Dear House District 50 and beyond,
I want to thank everyone that has contacted me regarding the K-12 education budget for the 2015-2017 biennium. I have heard from school administrators, district employees, teachers, parents, students and other concerned community members.
Most important, I know the $7.255 billion for K-12 is not enough. I understand the impact of inadequate school funding as a legislator, school board member and as a parent.
On March 23rd, the Speaker of the House and the Senate President announced they were pushing forward with the $7.255 billion K-12 budget. It came to the House on March 31st. The purpose of approving this budget early is to protect it from potential cuts after the next revenue forecast in May. I voted yes to push forward to secure the highest level of K-12 funding now, without putting our public safety and human services budgets in peril, in case the May forecast does not provide additional revenue. This budget provides a necessary floor, and promises that the K-12 funding will not dip lower, something we could not promise without passing this bill.
In this video, Rep. Peter Buckley, the Co-Chair of the legislature’s budget-writing committee, talks about the budget, what it pays for, and how we can fight for more funding for our schools. You can click HERE to watch.
Through more is needed, the proposed budget includes a lot of funding additions. These increases and improvements include:
- The proposed budget includes a lot of components and funding additions, though not the funding additions I know would be ideal.

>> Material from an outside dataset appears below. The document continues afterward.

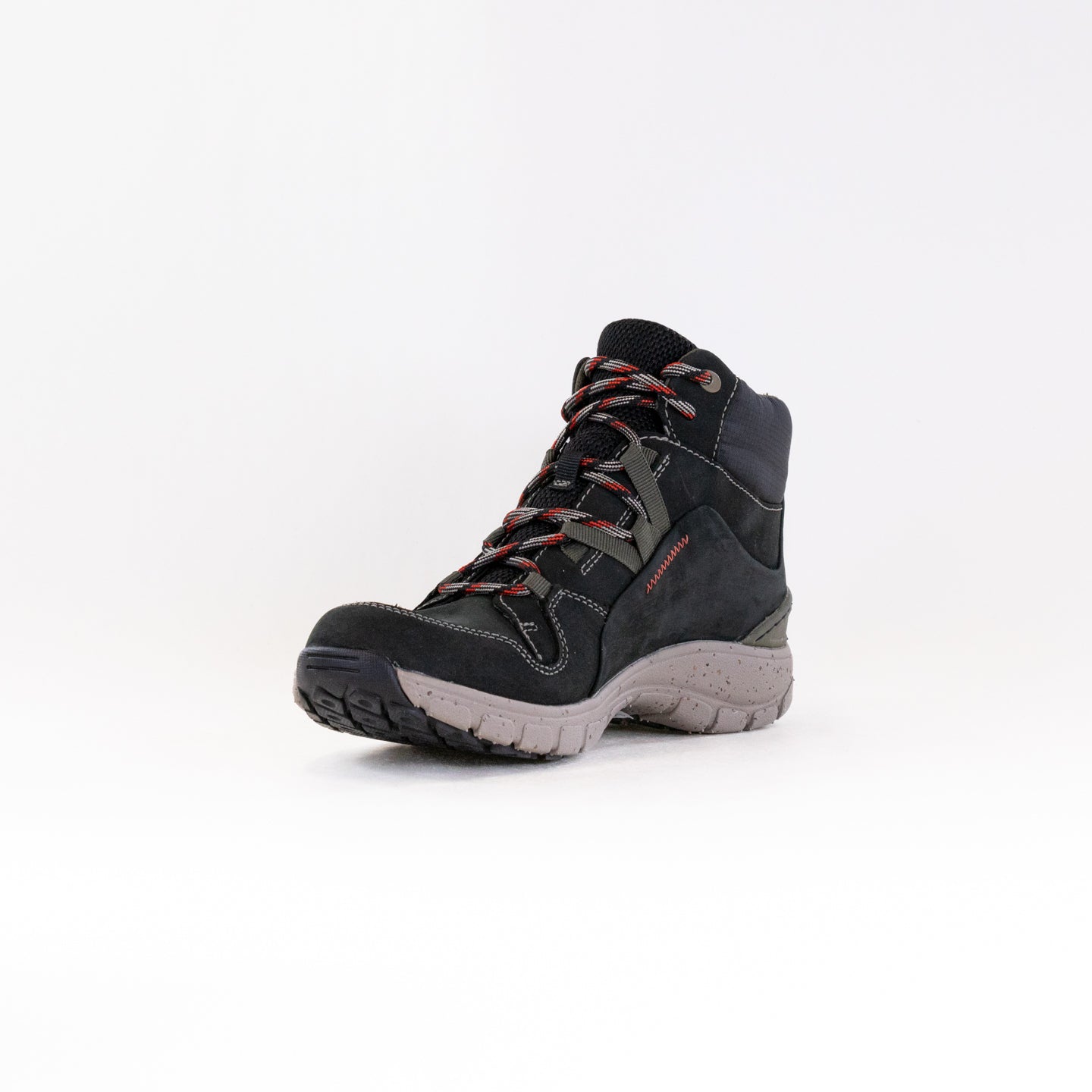 Clarks Women's Waterproof Wave Summit Boots in Sleek Black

These increases and improvements include:
- $7.255 billion is $305 million more than what former Governor Kitzhaber proposed, and $600 million more than the 2013-2015 K-12 education budget
- Funding for full-day kindergarten—for the first time all school districts in Oregon will have full day kindergarten. This is big deal for working families and early education.
- An additional $12.5 million to improve outcomes for English Language Learning students
- A $2.5 million increase to ensure that every student who qualifies for reduced price lunches qualifies for free lunches
- $17 million more for districts to help support students with disabilities
Included in the $7.255 budget is a protective trigger that will increase school funding if there is more money available after the May revenue forecast—40% of any new revenue will go to the State School Fund.
In addition to the 40% trigger, I am also joining several colleagues to discuss what we can do this session to create more revenue in our state. Revenue reform is the only way to have a significant impact on the current funding situation. It is the only solution to the inevitable budget crunches we will face in the future if we continue to patch together a state budget through a system that never allows us to fully prioritize education.
There has been a lot of rhetoric in the Capitol over the past few days about needing to make tough choices when it comes to our budget. Voting to support a base budget of $7.255 billion for K-12 education was a tough choice, but I think we have avoided even tougher choices down the road by passing this budget early and protecting K-12 funding in event that the next forecast does not supply more revenue.
Education has been and will remain a priority of mine and that is why I voted to protect K-12 funding with a base budget of $7.255 billion. Moving the K-12 budget now was a first step, not a final step.